**TASK DETAILS:** Can you write out all of these lines again, substituting "headset mic" for every "headset microphone" and changing nothing else? Leave the pictures out.

**GIVEN DATA:**
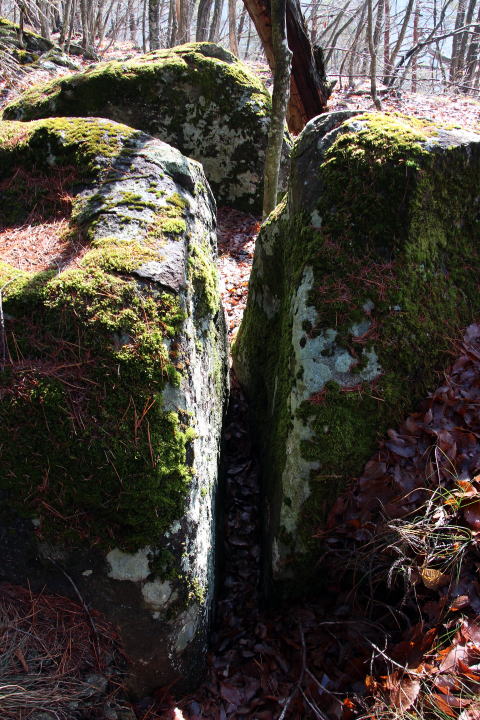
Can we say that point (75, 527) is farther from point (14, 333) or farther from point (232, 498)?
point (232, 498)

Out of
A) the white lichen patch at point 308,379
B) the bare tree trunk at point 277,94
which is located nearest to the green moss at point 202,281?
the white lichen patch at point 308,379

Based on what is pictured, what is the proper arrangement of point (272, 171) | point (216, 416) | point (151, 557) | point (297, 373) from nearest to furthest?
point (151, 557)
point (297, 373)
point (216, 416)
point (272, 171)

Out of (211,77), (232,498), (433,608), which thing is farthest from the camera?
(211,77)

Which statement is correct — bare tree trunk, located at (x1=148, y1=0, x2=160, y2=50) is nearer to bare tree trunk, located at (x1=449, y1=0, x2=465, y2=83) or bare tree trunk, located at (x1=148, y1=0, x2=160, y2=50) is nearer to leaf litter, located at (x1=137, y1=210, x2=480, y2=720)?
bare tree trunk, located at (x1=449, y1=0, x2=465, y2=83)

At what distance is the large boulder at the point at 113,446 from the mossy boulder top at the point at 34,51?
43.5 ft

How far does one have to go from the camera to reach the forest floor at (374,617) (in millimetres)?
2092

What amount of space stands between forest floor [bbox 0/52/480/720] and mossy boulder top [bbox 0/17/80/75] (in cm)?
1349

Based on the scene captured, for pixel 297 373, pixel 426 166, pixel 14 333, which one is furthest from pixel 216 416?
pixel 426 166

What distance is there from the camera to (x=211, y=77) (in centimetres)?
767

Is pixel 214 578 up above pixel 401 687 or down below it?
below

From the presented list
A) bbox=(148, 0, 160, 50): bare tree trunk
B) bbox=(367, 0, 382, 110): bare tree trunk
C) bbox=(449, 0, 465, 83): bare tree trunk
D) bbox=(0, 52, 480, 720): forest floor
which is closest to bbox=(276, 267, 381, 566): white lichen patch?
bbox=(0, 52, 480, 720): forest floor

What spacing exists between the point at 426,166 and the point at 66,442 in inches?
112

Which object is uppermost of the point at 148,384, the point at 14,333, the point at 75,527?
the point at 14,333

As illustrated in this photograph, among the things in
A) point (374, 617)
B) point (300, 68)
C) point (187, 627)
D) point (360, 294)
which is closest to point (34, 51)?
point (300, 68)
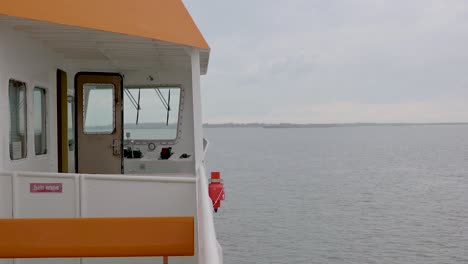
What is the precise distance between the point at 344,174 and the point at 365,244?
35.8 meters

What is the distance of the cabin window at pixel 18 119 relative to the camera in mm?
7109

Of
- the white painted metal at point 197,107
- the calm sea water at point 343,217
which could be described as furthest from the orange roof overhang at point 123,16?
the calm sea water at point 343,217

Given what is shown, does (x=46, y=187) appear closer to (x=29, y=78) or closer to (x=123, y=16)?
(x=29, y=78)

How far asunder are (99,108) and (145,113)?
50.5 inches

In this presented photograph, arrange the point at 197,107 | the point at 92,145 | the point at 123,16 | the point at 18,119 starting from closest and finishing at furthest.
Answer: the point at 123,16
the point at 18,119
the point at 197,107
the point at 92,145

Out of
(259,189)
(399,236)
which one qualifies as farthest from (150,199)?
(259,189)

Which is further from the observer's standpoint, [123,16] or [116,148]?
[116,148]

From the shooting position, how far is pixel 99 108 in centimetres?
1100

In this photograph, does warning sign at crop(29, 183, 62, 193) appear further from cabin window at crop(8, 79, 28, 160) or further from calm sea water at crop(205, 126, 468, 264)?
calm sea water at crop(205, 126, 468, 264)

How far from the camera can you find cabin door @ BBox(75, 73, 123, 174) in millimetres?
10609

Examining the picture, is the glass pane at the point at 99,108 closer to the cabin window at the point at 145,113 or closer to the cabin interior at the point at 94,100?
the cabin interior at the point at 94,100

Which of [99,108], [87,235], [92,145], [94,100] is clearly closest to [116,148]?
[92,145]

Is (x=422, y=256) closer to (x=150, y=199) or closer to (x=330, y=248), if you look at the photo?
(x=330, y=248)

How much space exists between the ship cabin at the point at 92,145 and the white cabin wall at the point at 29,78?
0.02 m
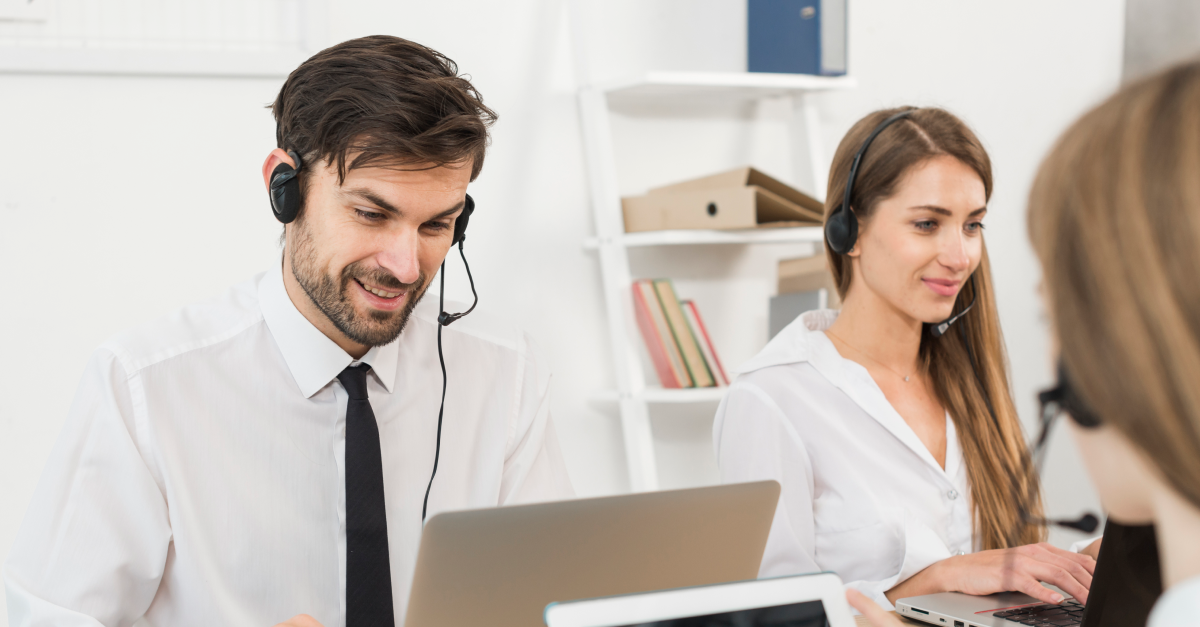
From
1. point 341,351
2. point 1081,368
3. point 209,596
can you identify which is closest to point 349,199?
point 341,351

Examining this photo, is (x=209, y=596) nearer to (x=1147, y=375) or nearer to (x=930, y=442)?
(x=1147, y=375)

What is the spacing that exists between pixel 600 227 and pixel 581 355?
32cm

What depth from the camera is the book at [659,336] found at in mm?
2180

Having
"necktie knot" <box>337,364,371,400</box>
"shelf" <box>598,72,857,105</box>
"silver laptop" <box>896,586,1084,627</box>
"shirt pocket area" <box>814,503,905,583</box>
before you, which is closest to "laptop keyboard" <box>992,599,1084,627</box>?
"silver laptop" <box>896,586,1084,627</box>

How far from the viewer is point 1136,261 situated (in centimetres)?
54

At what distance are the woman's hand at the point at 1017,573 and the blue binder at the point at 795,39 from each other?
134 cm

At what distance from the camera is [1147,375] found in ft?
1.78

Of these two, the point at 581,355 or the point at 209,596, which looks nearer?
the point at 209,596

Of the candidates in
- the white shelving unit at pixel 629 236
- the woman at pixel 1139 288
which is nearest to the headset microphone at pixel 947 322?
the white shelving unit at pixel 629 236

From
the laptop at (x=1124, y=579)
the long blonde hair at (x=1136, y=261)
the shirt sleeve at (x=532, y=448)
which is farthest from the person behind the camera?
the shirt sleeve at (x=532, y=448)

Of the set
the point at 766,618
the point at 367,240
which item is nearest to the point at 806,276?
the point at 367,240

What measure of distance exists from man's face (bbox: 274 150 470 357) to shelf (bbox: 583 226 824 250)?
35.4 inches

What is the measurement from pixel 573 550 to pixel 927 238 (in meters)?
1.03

**ANSWER IN FULL:**
Can we say that point (75, 527) is farther from point (14, 333) or farther from point (232, 498)?
point (232, 498)

Out of
A) the white lichen patch at point 308,379
B) the bare tree trunk at point 277,94
which is located nearest to the green moss at point 202,281?
the white lichen patch at point 308,379

Based on what is pictured, what is the proper arrangement of point (272, 171) | point (216, 416) | point (151, 557) | point (297, 373) from nearest to furthest?
point (151, 557)
point (297, 373)
point (216, 416)
point (272, 171)

Out of (211,77), (232,498), (433,608), which thing is farthest from the camera?
(211,77)

Which statement is correct — bare tree trunk, located at (x1=148, y1=0, x2=160, y2=50) is nearer to bare tree trunk, located at (x1=449, y1=0, x2=465, y2=83) or bare tree trunk, located at (x1=148, y1=0, x2=160, y2=50) is nearer to leaf litter, located at (x1=137, y1=210, x2=480, y2=720)?
bare tree trunk, located at (x1=449, y1=0, x2=465, y2=83)

At what distance is the large boulder at the point at 113,446 from the mossy boulder top at the point at 34,51?
43.5 ft

How far does one have to go from the camera to reach the forest floor at (374,617) (in millimetres)?
2092

What amount of space stands between forest floor [bbox 0/52/480/720] and mossy boulder top [bbox 0/17/80/75] (in cm)?
1349

Based on the scene captured, for pixel 297 373, pixel 426 166, pixel 14 333, which one is furthest from pixel 216 416?
pixel 426 166

What distance is there from the camera to (x=211, y=77) (in centimetres)?
767

Is pixel 214 578 up above pixel 401 687 or down below it?
below

From the presented list
A) bbox=(148, 0, 160, 50): bare tree trunk
B) bbox=(367, 0, 382, 110): bare tree trunk
C) bbox=(449, 0, 465, 83): bare tree trunk
D) bbox=(0, 52, 480, 720): forest floor
which is closest to bbox=(276, 267, 381, 566): white lichen patch?
bbox=(0, 52, 480, 720): forest floor

What spacing exists between the point at 426,166 and the point at 66,442 in inches?
112

Which object is uppermost of the point at 148,384, the point at 14,333, the point at 75,527?
the point at 14,333

As illustrated in this photograph, among the things in
A) point (374, 617)
B) point (300, 68)
C) point (187, 627)
D) point (360, 294)
which is closest to point (34, 51)?
point (300, 68)
What is the precise distance between the point at 344,174 and the point at 365,244?
35.8 meters

What is the distance of the cabin window at pixel 18 119 relative to the camera in mm?
7109

Of
- the white painted metal at point 197,107
- the calm sea water at point 343,217
which could be described as furthest from the orange roof overhang at point 123,16?
the calm sea water at point 343,217

Given what is shown, does (x=46, y=187) appear closer to (x=29, y=78) or closer to (x=123, y=16)?
(x=29, y=78)

How far asunder are (99,108) and (145,113)?
50.5 inches

In this presented photograph, arrange the point at 197,107 | the point at 92,145 | the point at 123,16 | the point at 18,119 starting from closest and finishing at furthest.
Answer: the point at 123,16
the point at 18,119
the point at 197,107
the point at 92,145

Out of
(259,189)
(399,236)
which one qualifies as farthest from (150,199)?
(259,189)

Which is further from the observer's standpoint, [123,16] or [116,148]?
[116,148]

From the shooting position, how far is pixel 99 108 in centimetres?
1100

In this photograph, does warning sign at crop(29, 183, 62, 193) appear further from cabin window at crop(8, 79, 28, 160) or further from calm sea water at crop(205, 126, 468, 264)?
calm sea water at crop(205, 126, 468, 264)

How far from the camera can you find cabin door @ BBox(75, 73, 123, 174) in millimetres?
10609

Examining the picture, is the glass pane at the point at 99,108 closer to the cabin window at the point at 145,113 or closer to the cabin interior at the point at 94,100?
the cabin interior at the point at 94,100

Which of [99,108], [87,235], [92,145], [94,100] is clearly closest to [116,148]?
[92,145]

Is (x=422, y=256) closer to (x=150, y=199) or closer to (x=330, y=248), if you look at the photo?
(x=330, y=248)

How much space exists between the ship cabin at the point at 92,145 and the white cabin wall at the point at 29,78?
0.02 m
From
1. point 341,351
2. point 1081,368
3. point 209,596
can you identify which is closest to point 349,199?
point 341,351

Examining this photo, is (x=209, y=596) nearer to (x=1147, y=375) or nearer to (x=930, y=442)?
(x=1147, y=375)

What is the spacing that exists between pixel 600 227 and pixel 581 355?
32cm

What depth from the camera is the book at [659,336] found at in mm?
2180

Having
"necktie knot" <box>337,364,371,400</box>
"shelf" <box>598,72,857,105</box>
"silver laptop" <box>896,586,1084,627</box>
"shirt pocket area" <box>814,503,905,583</box>
before you, which is closest to "laptop keyboard" <box>992,599,1084,627</box>?
"silver laptop" <box>896,586,1084,627</box>

How far from the viewer is point 1136,261 situated (in centimetres)?
54

At what distance are the woman's hand at the point at 1017,573 and the blue binder at the point at 795,39 from each other?
134 cm

At what distance from the camera is [1147,375] found in ft?
1.78

Of these two, the point at 581,355 or the point at 209,596, which looks nearer?
the point at 209,596

Of the candidates in
- the white shelving unit at pixel 629 236
- the woman at pixel 1139 288
which is nearest to the headset mic at pixel 947 322?
the white shelving unit at pixel 629 236

From
the laptop at (x=1124, y=579)
the long blonde hair at (x=1136, y=261)
the shirt sleeve at (x=532, y=448)
which is farthest from the person behind the camera?
the shirt sleeve at (x=532, y=448)

Of the set
the point at 766,618
the point at 367,240
which item is nearest to the point at 806,276?
the point at 367,240

What measure of distance exists from man's face (bbox: 274 150 470 357) to shelf (bbox: 583 226 824 250)?
35.4 inches

What is the measurement from pixel 573 550 to pixel 927 238 (in meters)?
1.03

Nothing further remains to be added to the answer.